**Supplied text:**
==*==
Indirectly connected: Many platforms, including X and Facebook, source content that accounts the user has indicated an interest in have themselves engaged with [41, 75]. For example, instead of seeing content from a user they have followed, a Facebook user might see content their friends have commented on or liked.
Unconnected: Content that a user has not directly indicated an interest in, and that platforms have not inferred an interest in, is also used to some degree by all platforms we study. TikTok, for example, includes this kind of content as a way of increasing novelty and discovering new user interests [71].
These categorizations are already widely used by platforms in their transparency efforts when describing algorithmic feed construction for the general public [41, 74]. Connected content is a bit like a bicycle crank: inherently driven by the user and therefore limited in range by the user’s efforts. Indirectly connected content is still limited by the user, but it has more range—a bit like an e-bike with an electrically assisted crank. By contrast, a system that relies on unconnected content is more like a gasoline engine, because, while the ‘fuel’ for this engine is entirely external to the user, this lack of connection gives the system much more range and speed. Many of the safety concerns raised by critics relate to this unconnected content. This is because when algorithms have a higher mix of unconnected content, users see more content from outside their own social circle—content that they have never affirmatively signaled they wish to see that may have a higher likelihood of being unwanted or inappropriate for a wide range of reasons. Just like real vehicles, these motors that power algorithmic feeds can be (and often are) hybrid systems that use connected and unconnected inventory together.
3.2 Features for feed algorithms: fuel types
Feed algorithms are typically described as relying on either content-based features [54] or user network-based features (typically referred to in the academic literature as “collaborative filtering”) [17]. Significant research has focused on the impacts on spread of some of the user network-based features, in particular as vectors for “online social contagion” that can spread content quickly within a social group [16, 65]. Less research has been done on content-based features, but some work has focused on the political and factual dimensions of content and its authors, finding that more extreme partisan and less factual content received more user engagement [14].
Stefano Grassi/RIVA Illustrations
Building on this distinction, we develop two categories of features for feed algorithms: content-based features and user-based features. Content-based features can be the content itself (such as the text of a post) or metadata directly associated with the content, such as the length of the text. User-based features can contain information about one or more users, including the relationships between users. It is likely obvious that user-based features are inferred about the content consumer, but they are also used for the content creator. (Here, when we refer to content creator, we simply mean the user who created the content—not the increasingly more common job title of “content creator.”) Certain features simply don’t work with some kinds of systems. For example, TikTok has no sense of connected content because, while it lets users friend other users, it doesn’t use features related to that social graph as part of its For You algorithm.
==*==
**Provided data:**
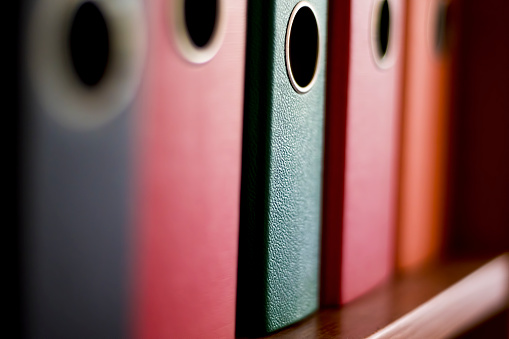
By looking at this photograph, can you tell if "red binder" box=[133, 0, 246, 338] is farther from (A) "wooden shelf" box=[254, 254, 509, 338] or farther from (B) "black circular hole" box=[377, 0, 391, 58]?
(B) "black circular hole" box=[377, 0, 391, 58]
==*==
**Tasks to perform:**
A. Answer these questions about the passage on feed algorithms, each in a short phrase:
(i) For what purposes does TikTok include unconnected content?
(ii) Which vehicle does the passage compare indirectly connected content to?
(iii) Which two categories of features for feed algorithms does the passage develop?
B. Extend the passage on feed algorithms, starting after its final sentence about TikTok's For You algorithm.

**Response list:**
A.
(i) To increase novelty and to discover new user interests.
(ii) An e-bike with an electrically assisted crank.
(iii) Content-based features and user-based features.

B.
User-based and content-based features aren’t mutually exclusive and are often used together. For example, a user’s inferred topic interests may be used in conjunction with a piece of content’s inferred topic. Unlike our classifications for inventory sources, this classification of features is not exhaustive; instead, our goal has been to create a representative list. We expect that new data sources will regularly be created and new types of data source features will be developed over time.
Content-based feature examples
Content topics: Small machine learning models called content classifiers are frequently used to identify content topics [71]. These can also be inferred from hashtags, which are often included in the content text [13].
Content language: The language of the content is sometimes determined based on the content itself, but this is not always possible. This can also be inferred from the creator’s language, which may have been directly provided or inferred from previously created content [18, 56, 71].
Content named entities: Named entities can be people, companies, or well-known locations. These are sometimes topics but are often considered separately because they are just as often context that frames another topic as they are the topic itself [60].
User-based features
Social graph network: A user’s network is the collection of either one-way social ties, such as a fan following a celebrity or a local business’s account, or two-way social ties, such as two friends who follow each other [41, 56]. All these ties together form a social graph.
Social graph user behavior: The app creates a smaller social graph of ties to determine who a user interacts with the most. They are sometimes referred to as that user’s close friends and are tracked separately [60].
On-platform behavior: A user’s on-platform actions, including what videos they watch, which items they react to, and which items they comment on are commonly observed as an indirect measure of user interests [71].
Demographics: These include (relatively) immutable characteristics of an individual, including age and race. Income and family status can also be tracked or inferred [37].
3.3 Feed algorithm ranking characteristics
Content feed algorithms are fundamentally designed to solve an optimization problem: to identify the content that maximizes the value of a mathematical function that represents the overall goals of the algorithm. As we have discussed, the business model of social media companies is ad-driven. But in order to meet the needs of advertisers over the long term, platforms must serve several—sometimes competing—goals for other stakeholders as well, including maximizing usage over the short and long term and delivering enough value to content creators that they will continue to make inventory for other users to consume. The connection between these broad objectives and the recommendation of any particular item is indirect and difficult to measure. Instead, content feed algorithms are designed to balance several different optimization objectives to serve the overall goal of maximizing usage. Here, we compare each of these design characteristics to different features of vehicles. In the case of cars or trains, designers make different design choices depending on a vehicle’s purpose and operating conditions; designers of content feed algorithms adhere to similar principles.
We classify feed algorithm optimization goals along four dimensions: usage intensity, specificity, novelty, and content timeliness. Along each of these dimensions, an algorithm can be classed as high, medium, or low. We identified these dimensions through our review of documents describing and of the code implementing ranking functions.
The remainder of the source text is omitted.